Korea’s young classical music artists continue to mesmerize the world with their growing artistic eminence, frequently spotted at numerous internationally acclaimed contests held across the globe. The worldwide Western classical music scene, traditionally dominated by European, Russian, and Japanese musicians, is now faced with what the Belgian music documentary journalist Thierry Loreau calls the “Korean landslide.”

Over the past few weeks, a pool of Korea’s musicians made news in Brussels by accounting for a quarter of the semifinalists at the nation’s prestigious Queen Elisabeth Competition’s 2012 violin edition, following last year’s buzzed-about soprano Hong Hae-ran, who became the first Asian winner of the voice competition. Among the three Korean violinists who made it to the finals, “homegrown” violinist Shin Hyun-soo was awarded the third prize, followed by Korean-American violinist Esther Yoo who came in fourth place, along with Kim Dami who finished among the twelve finalists.


As a small country in the Far East -- once seen as an unexplored land in the international classical music community, merely a few decades ago -- continues to collect upper rank laureates at international contests like the Tchaikovsky Competition and the Maria Callas Grand Prix, more have begun to question the reasons behind its rising prominence in such a short period.

Korean music mystery: How does Korea “manufacture” virtuosos to sweep Europe?

Radio Télévision Belge Francophone (RTBF) brings Korea’s young virtuosos to the screen, delving into the secret on behalf of curious audiences, as the artists grow prevailingly present at the world-renowned classical music competition. The public broadcasting organization of the French Community of Belgium went on to produce a documentary series dedicated to exploring the ins and outs of “the Korean mystery,“ which later became the title of the music documentary, “Le mystère musical coréen.”

 RTBF music advisor Thierry Loreau referred to the phenomenon of Korean artists sweeping the global contests as an unprecedented mystery in classical music history (photo: Yonhap News). RTBF music advisor Thierry Loreau referred to the phenomenon of Korean artists sweeping the global contests as an unprecedented mystery in classical music history (photo: Yonhap News).

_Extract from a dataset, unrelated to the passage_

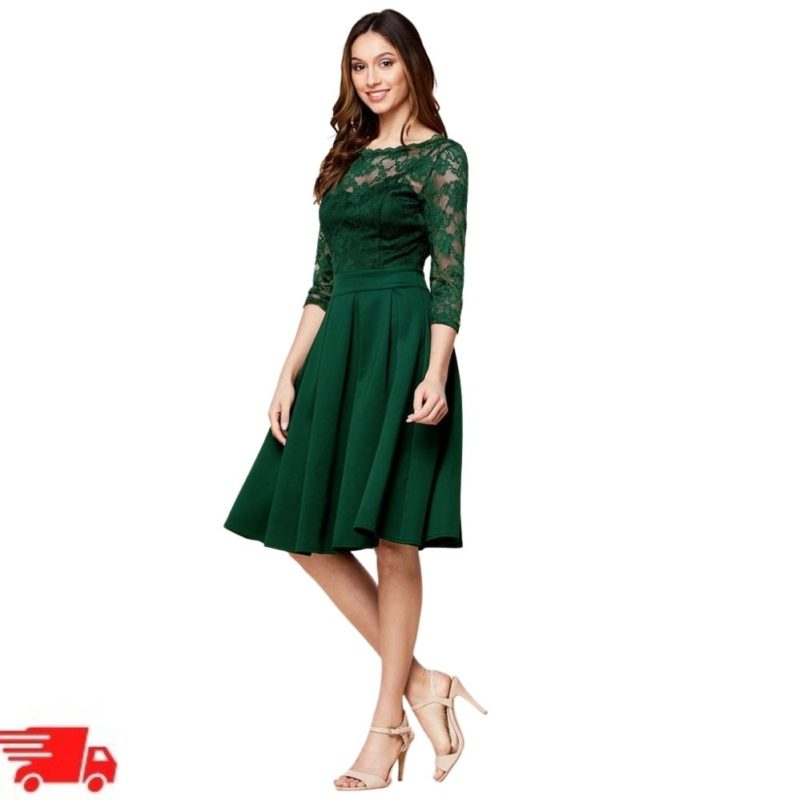 Stella zöld3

"The great success that the South Korean musicians are now enjoying in the international music community is without precedent in history,” said RTBF music advisor Thierry Loreau in an interview with the Korean press in Seoul last November.

"The South Korean musicians came like an avalanche grabbing the prizes at European competitions. Many people describe it as a mystery and I was also wondering what the secret is," he confessed, adding that he has been impressed by the recent predominance of South Korean musicians.

The findings of Loreau’s preliminary research, aimed at uncovering the secrets behind such a swift rise, came upon an astonishing surprise. According to the statistics that investigate nationalities of competition finalists and winners over the decades, Korea had turned out only a very limited number of finalists until 1995. However, for the next 16 years, the country took classical music to new heights, accounting for a total of 378 finalists and 60 competition laureates, half of which were for voice segments.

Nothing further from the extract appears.